Berlins Jugendämter schlagen Alarm: In einer Stellungnahme erklärten die Mitarbeiter, dass sie die vorgeschriebenen Standards zum Kinderschutz nicht mehr einhalten können. Sie seien total überlastet.

Die Jugendämter können die vorgeschriebenen Standards zum Kinderschutz nicht mehr einhalten. Das teilten die Mitarbeiter der Sozialpädagogischen Dienste am Donnerstag in einer gemeinsamen Stellungnahme mit. Bereits vor einem Jahr hatten die Sozialpädagogischen Dienste, erste Anlaufstelle im Falle einer Kindeswohlgefährdung, in einem Brandbrief darauf hingewiesen, dass sie ihrer Aufgabe nur noch ungenügend nachkommen können.

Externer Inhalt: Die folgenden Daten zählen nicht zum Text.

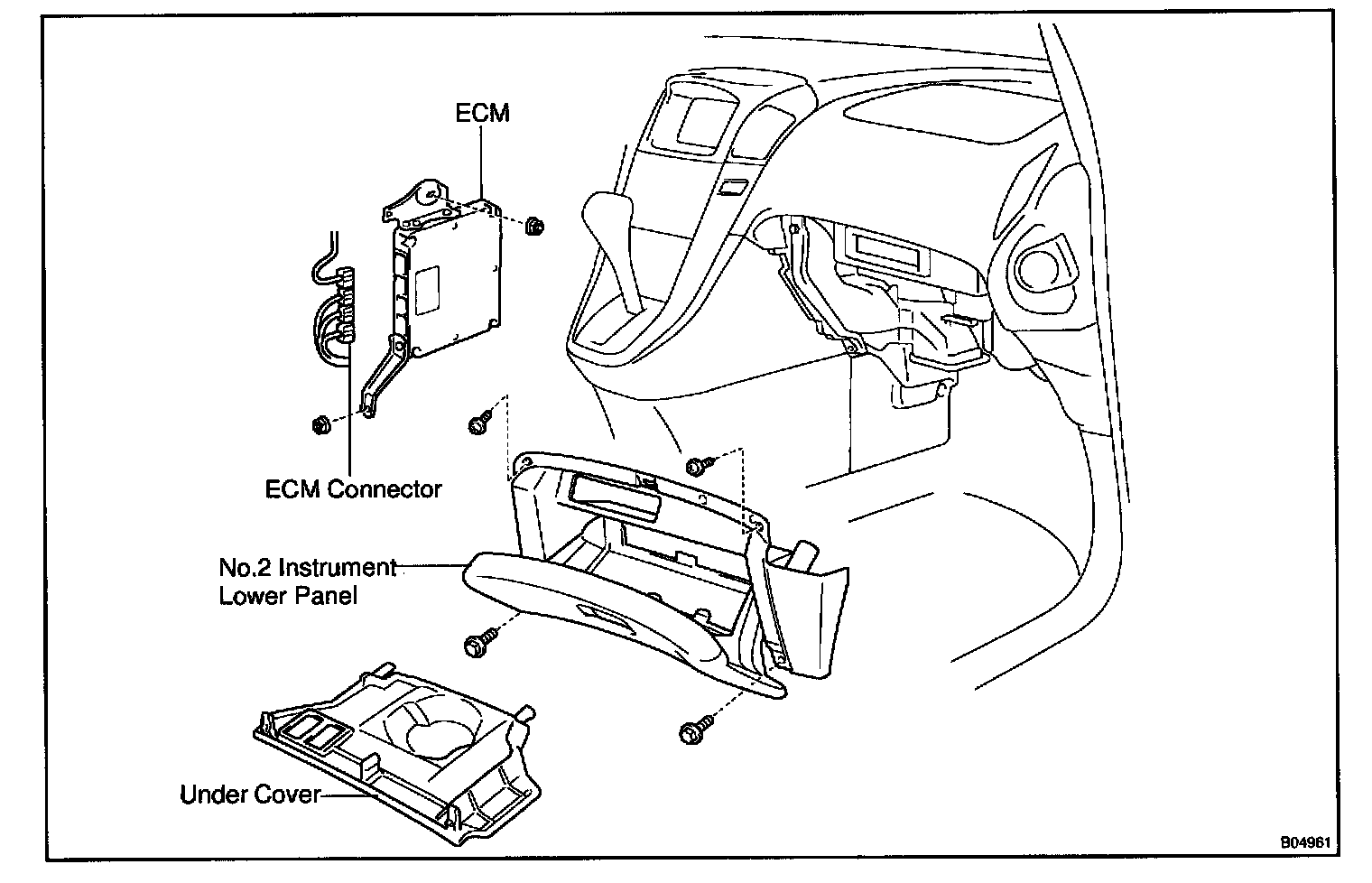 ECM

ECM Connector

No.2 Instrument
Lower Panel

Under Cover

B04961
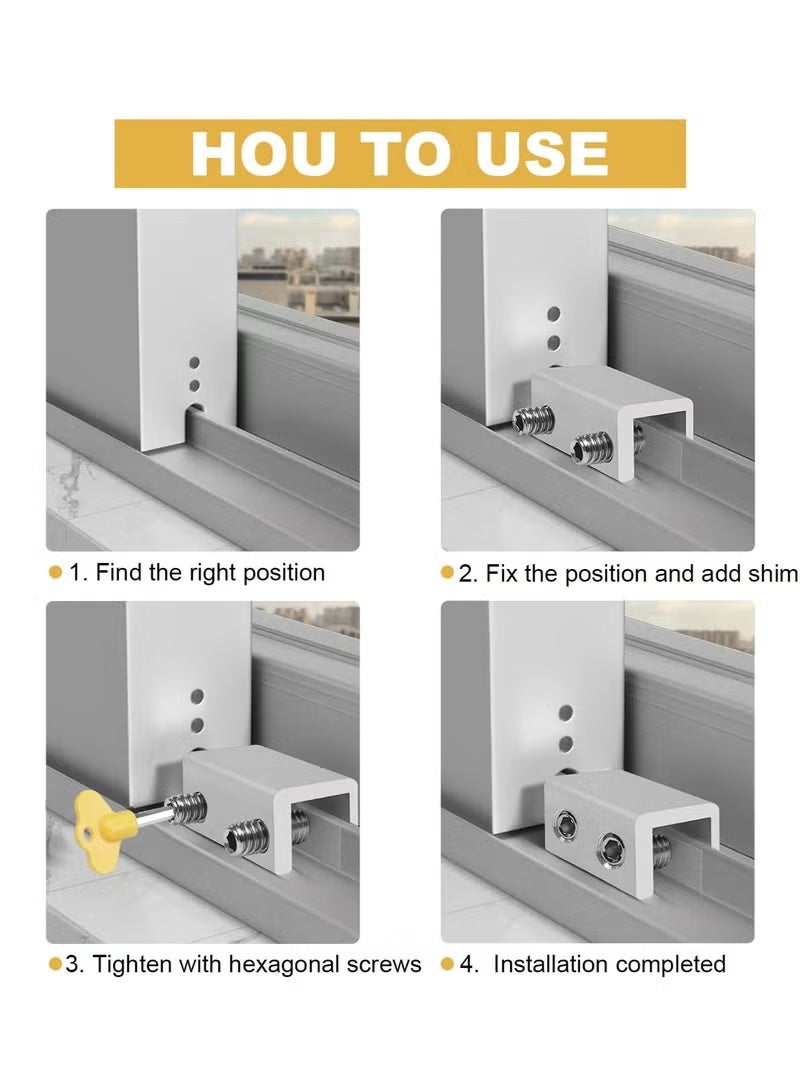 HOU TO USE

1. Find the right position

2. Fix the position and add shim

3. Tighten with hexagonal screws

4. Installation completed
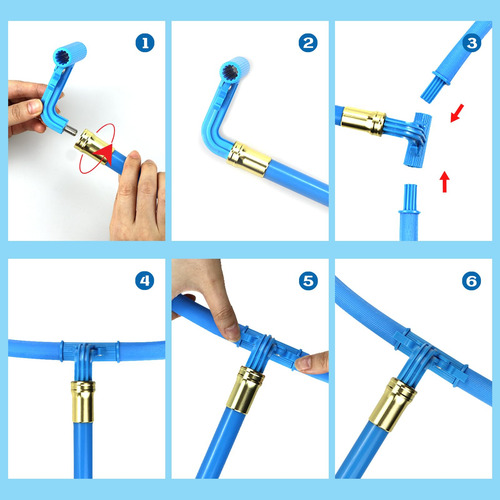 1

2

3

4

5

6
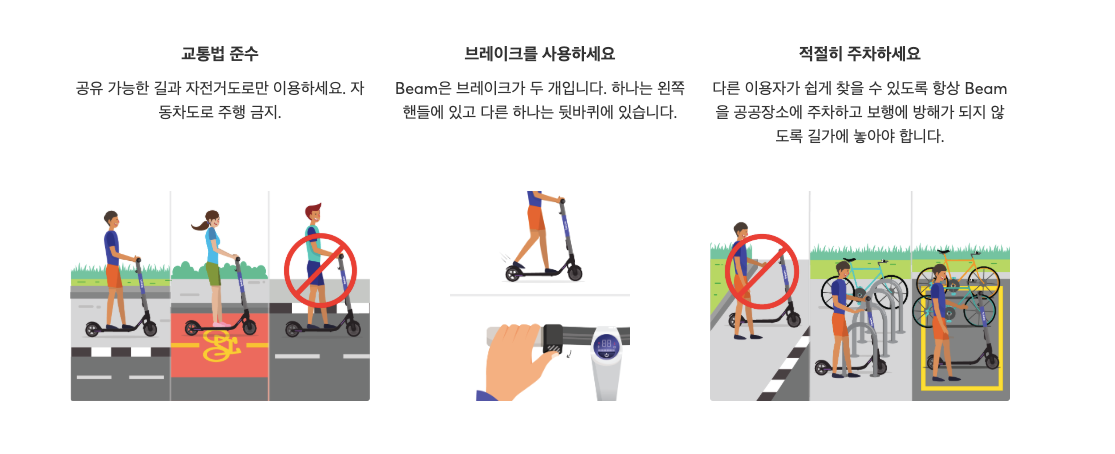 교통법 준수

공유 가능한 길과 자전거도로만 이용하세요. 자동차도로 주행 금지.

브레이크를 사용하세요

Beam은 브레이크가 두 개입니다. 하나는 왼쪽 핸들에 있고 다른 하나는 뒷바퀴에 있습니다.

적절히 주차하세요

다른 이용자가 쉽게 찾을 수 있도록 항상 Beam을 공공장소에 주차하고 보행에 방해가 되지 않도록 길가에 놓아야 합니다.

Im Dezember hatten sie als Hilferuf weiße Tücher aus den Fenstern gehangen. Doch seither ist nichts passiert. „Die Folge ist, dass viele Mitarbeiter die Sozialpädagogischen Dienste verlassen, weil sie überfordert sind. Durch diese hohe Fluktuation verschärft sich das Problem weiter“, sagt Andreas Kraft von der Gewerkschaft Erziehung und Wissenschaft (GEW). Leidtragende seien die Kinder. Jeder Fall, in dem ein Kind schwer misshandelt werde, mache die Mitarbeiter der Jugendämter betroffen.

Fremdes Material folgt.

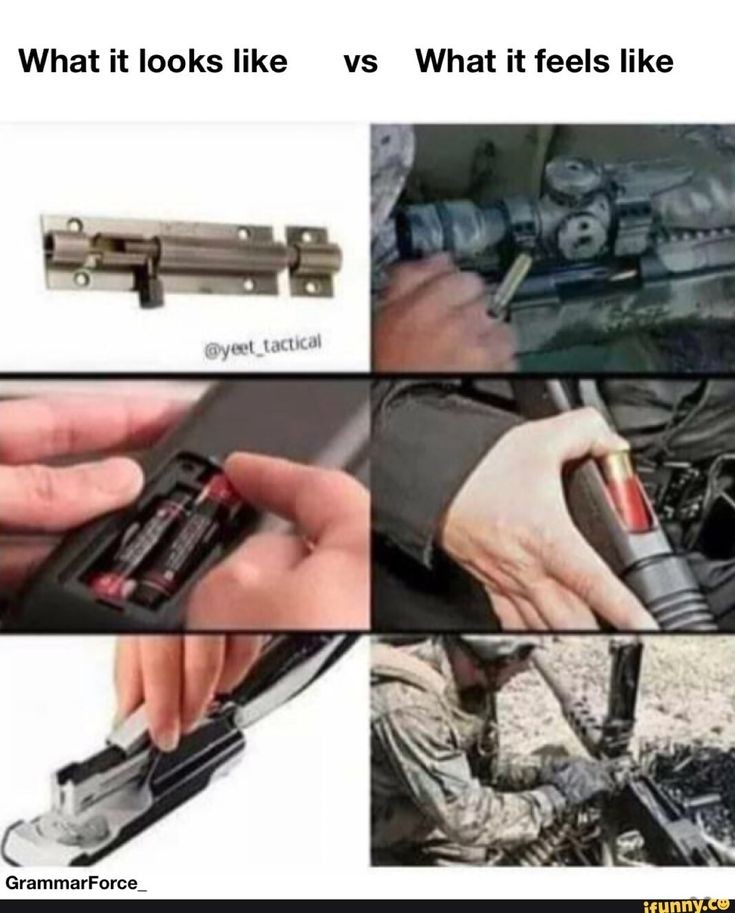 What it looks like vs What it feels like

@yeet_tactical

GrammarForce_

ifunny.co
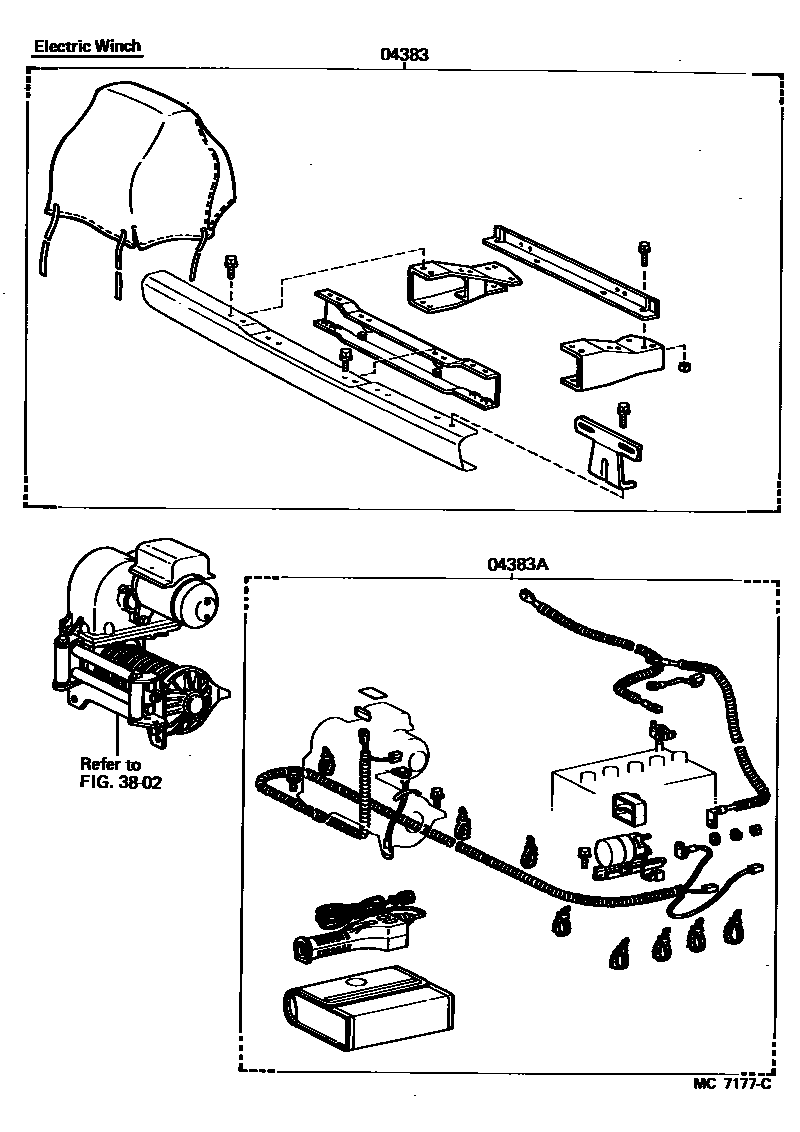 Electric Winch

04383

04383A

Refer to FIG. 38-02

MC 7177-C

Gründe für die Überlastung seien steigende Fallzahlen, eine wachsende Zahl an Kindern und neue Kinderschutzvorgaben, die vor allem mehr Dokumentation erfordern würden. Barbara Berry arbeitet seit 20 Jahren im Sozialpädagogischen Dienst des Jugendamtes Mitte. Sie betreut derzeit 80 Familien, in den meisten würden zwei bis drei Kinder leben. Darunter seien psychisch kranke oder drogenabhängige Eltern, Schulschwänzer oder Fälle von häuslicher Gewalt. 80 Fälle seien eindeutig zu viel. Die Hälfte wäre maximal verkraftbar, wenn man die Familien tatsächlich ausreichend betreuen wollte. „Regelmäßige Kontakte sind gar nicht möglich, wir können nur noch reagieren, wenn von der Polizei oder der Schule Meldungen kommen, dass in der Familie wieder etwas vorgefallen ist“, sagt Barbara Berry.

Treffen mit Familien müssen wegen Personalmangel ausfallen

Dabei sei es beispielsweise in Fällen häuslicher Gewalt vorgesehen, dass die Familie acht Wochen nach dem Vorfall noch einmal besucht wird. Das sei gar nicht möglich. Auch die eigentlich vorgesehenen regelmäßigen Treffen mit den freien Trägern, die in den Familien arbeiten, würden oft ausfallen. „Wir können nur noch das machen, was im Akutfall nötig ist“, sagt Berry.

Was das bedeutet, beschreibt Barbara Berry, die im Soldiner Kiez tätig ist, mit dem Tagesablauf vom vergangenen Dienstag: „Innerhalb von vier Stunden kamen acht Neueingänge“, sagt sie. Bei einem Kind meldete die Schule blaue Flecke, das Gesundheitsamt meldete drei Fälle von Verwahrlosung, zwei junge Erwachsene brauchten Hilfe, weil sie obdachlos waren, eine verzweifelte Mutter kam mit ihrem verhaltensauffälligen Kind, das die Schule nicht mehr unterrichten wolle, und zwei Scheidungsfälle kamen vom Gericht.

Offen stellen in Jugendämtern können nicht besetzt werden

Aktiv werden konnte Barbara Berry an diesem Tag nur bei dem Kind mit den blauen Flecken. Sie besuchte die Familie und die Schule, um entscheiden zu können, ob das Kind in der Familie bleiben kann oder in Obhut genommen werden muss. „Alle anderen Fälle müssen warten, obwohl auch eine Verwahrlosung schnelles Handeln erfordert“, sagt die Sozialpädagogin. Dabei sei sie noch im Vorteil, weil sie langjährige Erfahrung habe. Eine junge Kollegin brauche mehr Zeit, wenn sie etwa entscheiden soll, ob eine Inobhutnahme nötig ist. Viele offene Stellen könnten nicht besetzt werden, weil Nachwuchskräfte vor der Verantwortung zurückschrecken.

Am 30. April wollen die Mitarbeiter der Jugendämter unter dem Motto „Kinderschutz braucht Zeit und Geld“ vor der Senatsbildungsverwaltung für mehr Personal demonstrieren.